A more general alternative to using the .packages() function, is to use the seach() function.

 [1] ".GlobalEnv"        "package:nlme"      "package:stats"     "package:graphics" 
 [5] "package:grDevices" "package:utils"     "package:datasets"  "package:methods"  
 [9] "Autoloads"         "package:base"     
 [1] "knitr"     "mgcv"      "nlme"      "stats"     "graphics"  "grDevices" "utils"    
 [8] "datasets"  "methods"   "base"     
Actually, the search() function as just used (without providing a string to search for), returns the locations (search path) and order of where commands are searched for. For example, when you enter a command, the first place that R searches for this command (variable, function, constant, etc) is .GlobalEnv. .GlobalEnv is the current workspace and stores all the user created objects (such as variables, dataframe etc).

If the object is not found in .GlobalEnv, the search continues within the next search location (in my case the stats package and so on. When you load an additional package (such as the car package, this package (along with any of other packages that it depends on) will be placed towards the start of the search que. The logic being that if you have just loaded the package, then chances are you intend to use its functionality and therefore your statements will most likely be evaluated faster (because there is likely to be less to search through before locating the relevant objects).

library(car)
search()
 [1] ".GlobalEnv"        "package:car"       "package:nlme"      "package:stats"    
 [5] "package:graphics"  "package:grDevices" "package:utils"     "package:datasets" 
 [9] "package:methods"   "Autoloads"         "package:base"

Exercise requirements: Write the next part of the excerpt about R's search path, starting after its last line of search() output. The rows that come next are separate material and are not part of the excerpt about R's search path.

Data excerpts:
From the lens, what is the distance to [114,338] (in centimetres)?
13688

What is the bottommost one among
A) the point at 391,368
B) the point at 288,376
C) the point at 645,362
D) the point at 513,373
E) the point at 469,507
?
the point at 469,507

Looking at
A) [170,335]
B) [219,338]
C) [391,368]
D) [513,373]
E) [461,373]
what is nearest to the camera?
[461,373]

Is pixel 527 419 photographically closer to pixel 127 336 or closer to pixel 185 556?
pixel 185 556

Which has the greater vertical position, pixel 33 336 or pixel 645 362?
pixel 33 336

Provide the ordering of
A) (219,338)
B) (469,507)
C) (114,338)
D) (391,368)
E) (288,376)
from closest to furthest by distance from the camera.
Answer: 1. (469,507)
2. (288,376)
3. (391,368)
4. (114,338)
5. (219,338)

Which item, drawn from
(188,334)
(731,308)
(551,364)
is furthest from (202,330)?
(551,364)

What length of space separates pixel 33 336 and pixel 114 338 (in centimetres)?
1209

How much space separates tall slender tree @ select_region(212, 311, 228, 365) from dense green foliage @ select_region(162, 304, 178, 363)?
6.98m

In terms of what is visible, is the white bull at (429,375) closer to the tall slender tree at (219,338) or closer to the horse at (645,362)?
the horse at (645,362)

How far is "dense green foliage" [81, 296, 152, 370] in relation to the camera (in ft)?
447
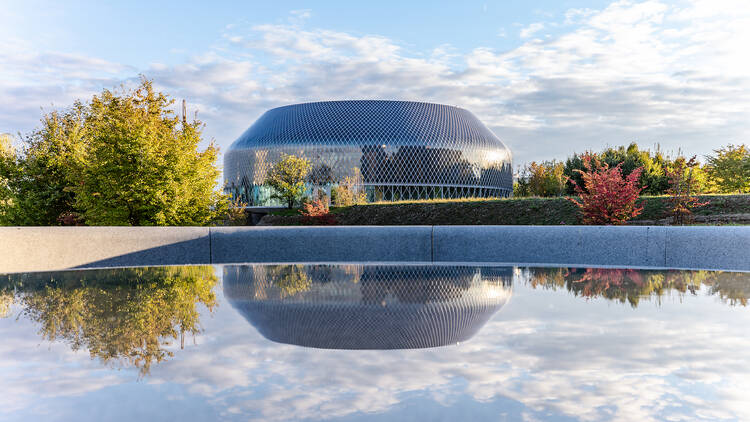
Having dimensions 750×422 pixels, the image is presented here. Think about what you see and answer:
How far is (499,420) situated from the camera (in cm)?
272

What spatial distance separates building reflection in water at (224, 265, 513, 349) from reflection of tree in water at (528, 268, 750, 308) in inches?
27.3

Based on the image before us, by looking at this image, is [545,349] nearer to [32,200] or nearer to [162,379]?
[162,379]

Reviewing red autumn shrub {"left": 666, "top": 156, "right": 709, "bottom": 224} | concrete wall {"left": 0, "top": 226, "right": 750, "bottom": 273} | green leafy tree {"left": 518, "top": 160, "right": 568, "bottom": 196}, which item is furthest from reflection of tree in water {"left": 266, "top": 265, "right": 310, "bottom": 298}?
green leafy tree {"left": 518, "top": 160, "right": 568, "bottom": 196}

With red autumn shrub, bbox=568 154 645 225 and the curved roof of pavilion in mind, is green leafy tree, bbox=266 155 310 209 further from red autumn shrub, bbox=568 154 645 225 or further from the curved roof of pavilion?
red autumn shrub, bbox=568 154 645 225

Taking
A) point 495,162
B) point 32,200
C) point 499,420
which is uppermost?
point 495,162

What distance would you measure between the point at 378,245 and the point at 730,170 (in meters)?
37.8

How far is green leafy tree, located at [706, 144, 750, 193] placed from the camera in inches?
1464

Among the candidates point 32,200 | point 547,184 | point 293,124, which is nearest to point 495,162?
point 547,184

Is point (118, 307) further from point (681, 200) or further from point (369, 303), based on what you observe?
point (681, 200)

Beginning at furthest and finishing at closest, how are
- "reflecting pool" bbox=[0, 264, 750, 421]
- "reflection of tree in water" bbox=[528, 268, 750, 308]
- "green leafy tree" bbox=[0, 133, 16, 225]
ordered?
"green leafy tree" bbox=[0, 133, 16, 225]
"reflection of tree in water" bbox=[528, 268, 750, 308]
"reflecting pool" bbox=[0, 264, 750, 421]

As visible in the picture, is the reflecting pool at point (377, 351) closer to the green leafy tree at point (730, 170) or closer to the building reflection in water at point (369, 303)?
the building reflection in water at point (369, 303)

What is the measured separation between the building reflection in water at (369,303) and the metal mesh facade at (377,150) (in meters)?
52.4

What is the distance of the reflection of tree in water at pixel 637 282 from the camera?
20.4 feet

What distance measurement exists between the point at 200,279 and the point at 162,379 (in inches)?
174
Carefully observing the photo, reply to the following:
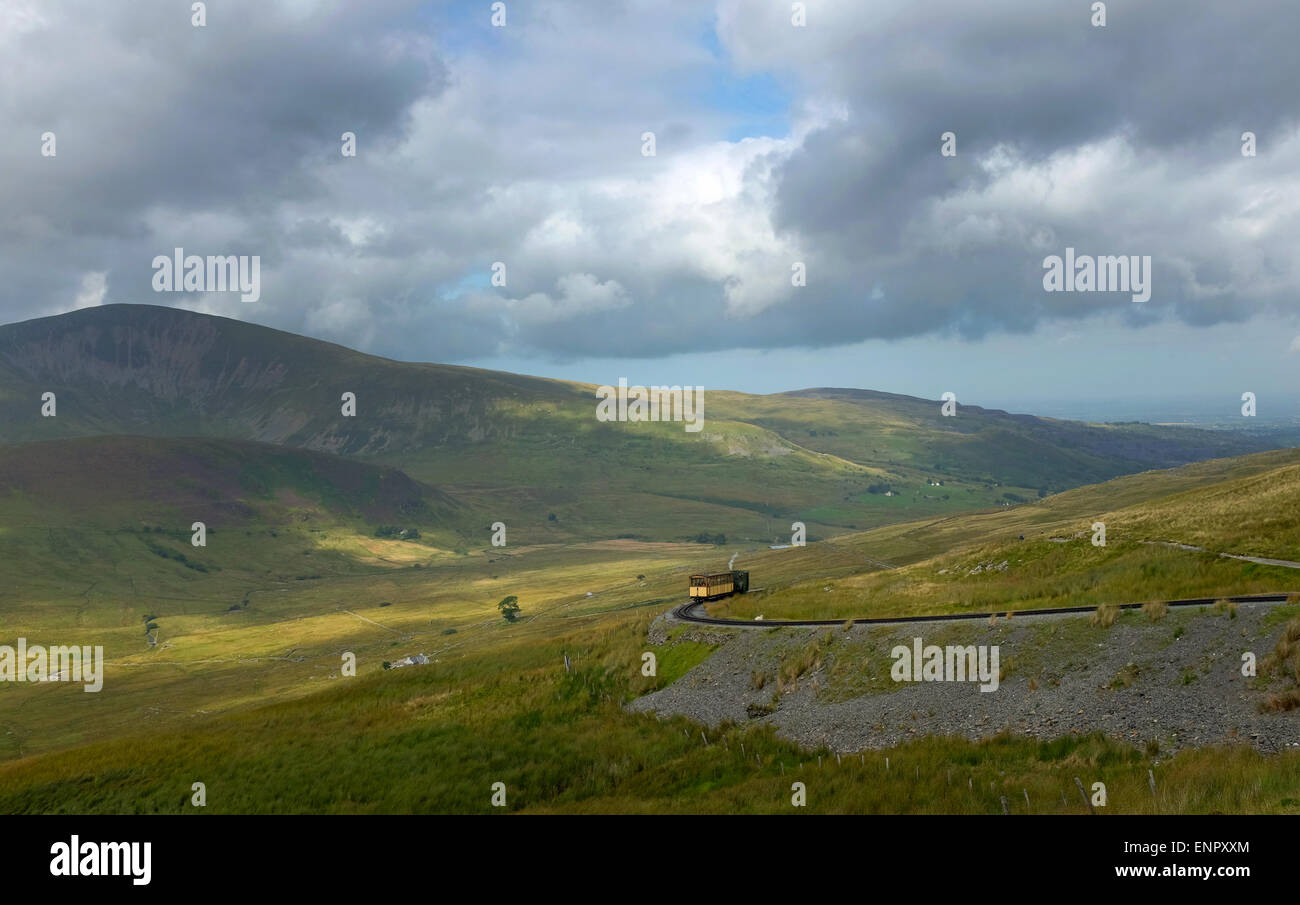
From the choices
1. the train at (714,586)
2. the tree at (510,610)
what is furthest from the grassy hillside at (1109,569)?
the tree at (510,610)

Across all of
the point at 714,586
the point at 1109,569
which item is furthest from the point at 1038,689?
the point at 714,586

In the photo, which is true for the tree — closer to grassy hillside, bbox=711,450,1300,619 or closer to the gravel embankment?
--
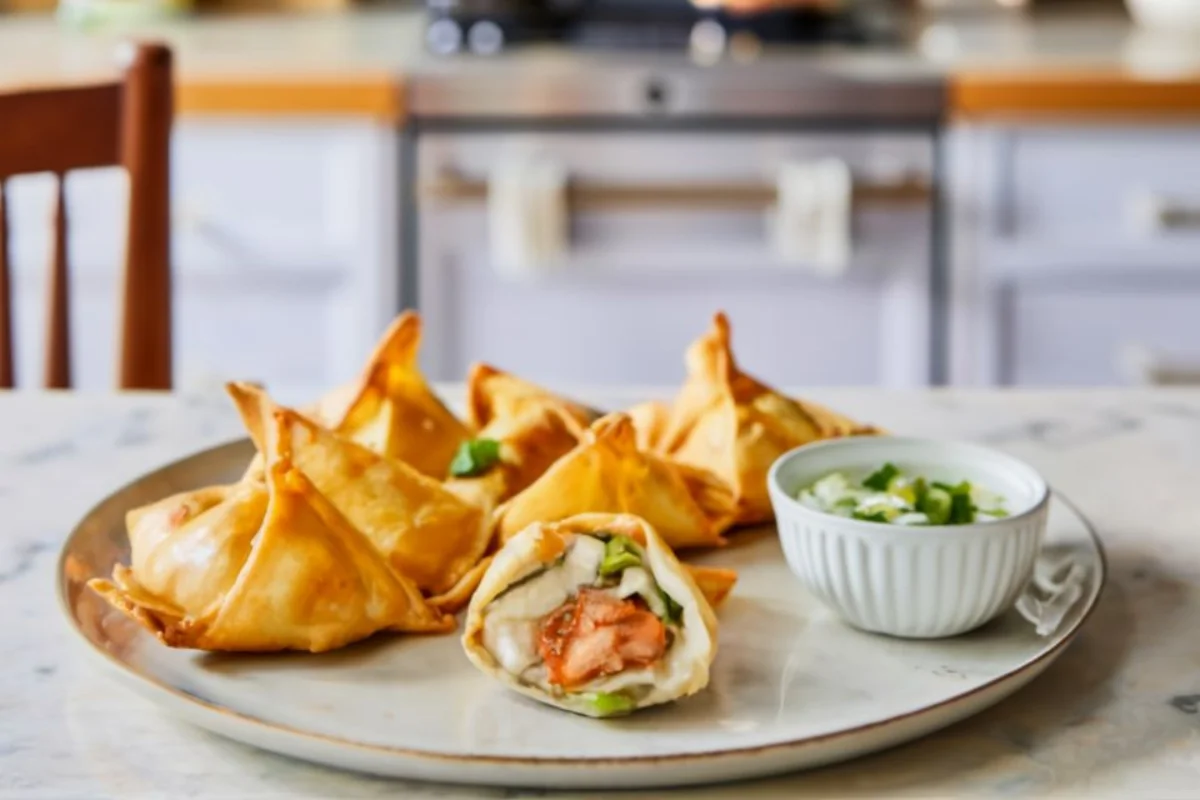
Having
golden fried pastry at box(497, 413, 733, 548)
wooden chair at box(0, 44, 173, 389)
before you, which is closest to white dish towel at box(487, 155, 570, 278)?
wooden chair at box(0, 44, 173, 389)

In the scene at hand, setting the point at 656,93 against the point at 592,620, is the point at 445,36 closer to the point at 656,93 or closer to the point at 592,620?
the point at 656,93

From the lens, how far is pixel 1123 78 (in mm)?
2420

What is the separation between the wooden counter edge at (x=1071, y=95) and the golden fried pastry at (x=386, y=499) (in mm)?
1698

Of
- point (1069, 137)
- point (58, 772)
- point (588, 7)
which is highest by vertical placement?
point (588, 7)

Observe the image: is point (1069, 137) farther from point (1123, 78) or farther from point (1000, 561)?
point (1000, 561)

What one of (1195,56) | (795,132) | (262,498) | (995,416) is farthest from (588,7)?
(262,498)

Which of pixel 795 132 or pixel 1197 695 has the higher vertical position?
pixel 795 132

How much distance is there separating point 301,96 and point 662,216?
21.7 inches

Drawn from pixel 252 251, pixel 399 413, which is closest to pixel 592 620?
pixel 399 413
--
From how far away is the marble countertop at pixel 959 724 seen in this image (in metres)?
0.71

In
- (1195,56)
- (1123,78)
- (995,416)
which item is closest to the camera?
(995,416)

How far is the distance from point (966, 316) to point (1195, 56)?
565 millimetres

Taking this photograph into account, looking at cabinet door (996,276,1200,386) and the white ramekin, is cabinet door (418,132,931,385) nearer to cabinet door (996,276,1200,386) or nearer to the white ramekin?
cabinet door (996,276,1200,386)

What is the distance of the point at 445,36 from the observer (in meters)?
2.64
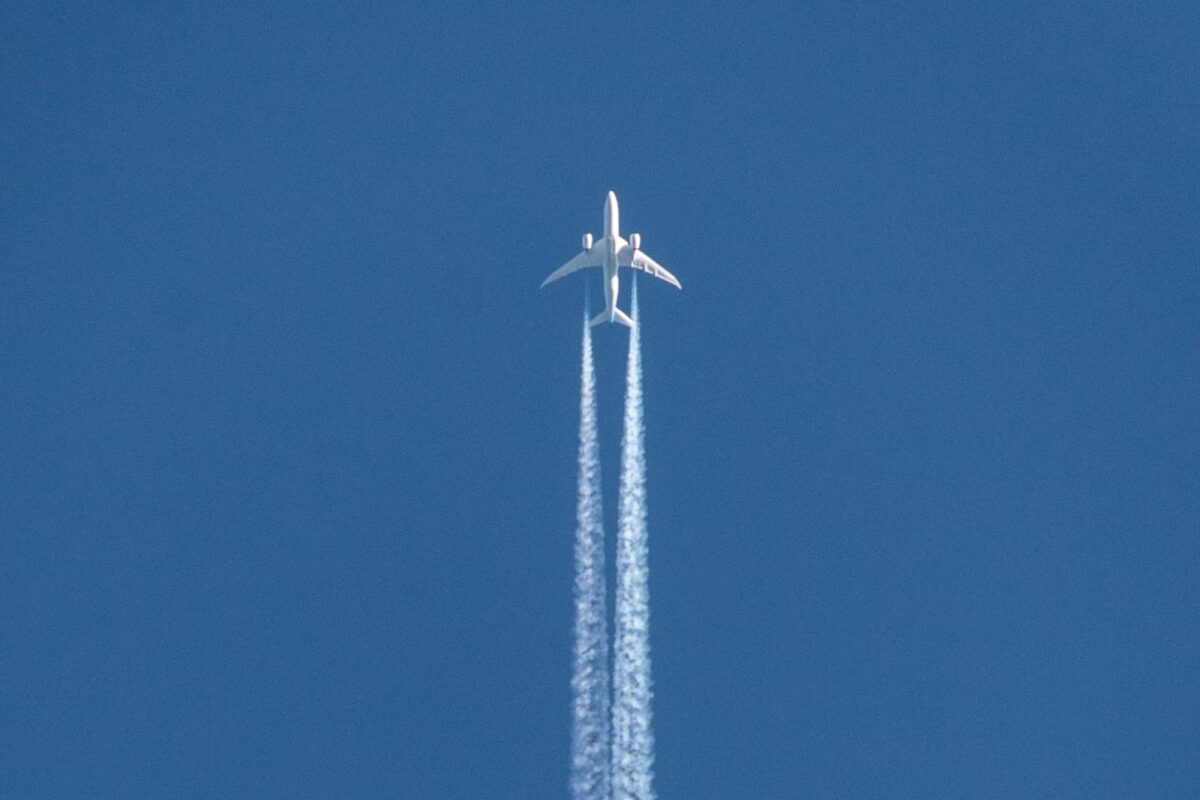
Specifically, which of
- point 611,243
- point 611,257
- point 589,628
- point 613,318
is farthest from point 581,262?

Response:
Indeed, issuing the library() function this way simply adds the package to the search path. The detach() function removes a package from the search path. Removing a package from the search path when you know its functions are not going to be required for the rest of the session speeds up the evaluation of many statements (and therefore most routines) as the engine potentially has fewer packages to traverse whilst seeking objects.

Listing installed packages

The installed.packages() function tabulates a list of all the currently installed packages available on your system along with the package path (where is resides on your system) and version number. Additional fields can be requested (including "Priority", "Depends", "Imports", "LinkingTo", "Suggests", "Enhances", "OS_type", "License" and "Built").

installed.packages()
installed.packages(fields=c("Package", "LibPath", "Version", "Depends","Built"))

Yet more information can be obtained for any single package with the packageDescription() and library functions - the latter provides all the information of the former and then includes a descriptive index of all the functions and datasets defined within the package.

packageDescription('car')
library(help='car')

Installing packages

The R community contains some of the brightest and most generous mathematician, statisticians and practitioners who continue to actively develop and maintain concepts and routines. Most of these routines end up being packaged as a collection of functions and then hosted on one or more publicly available sites so that others can benefit from their efforts.

The locations of collections of packages are called repositories or 'repos' for short. There four main repositories are CRAN, Bioconductor, R-Forge and github. By default, R is only 'tuned in' to CRAN. That is any package queries or actions pertain just to the CRAN repositories.

To get a tabulated list of all the packages available on CRAN (warning there are over 4000 packages, so this will be a large table):

available.packages()

Comprehensive R Archive Network - CRAN

CRAN is a repository of R packages mirrored across 90 sites throughout the world. Packages are installed from CRAN using the install.packages() function. The first (and only mandatory) argument to the install.packages() function is the name of the package(s) to install (pkgs=). If no other arguments are provided, the install.packages() function will search CRAN for the specified package(s) and install it along with any of its dependencies that are not yet installed on your system.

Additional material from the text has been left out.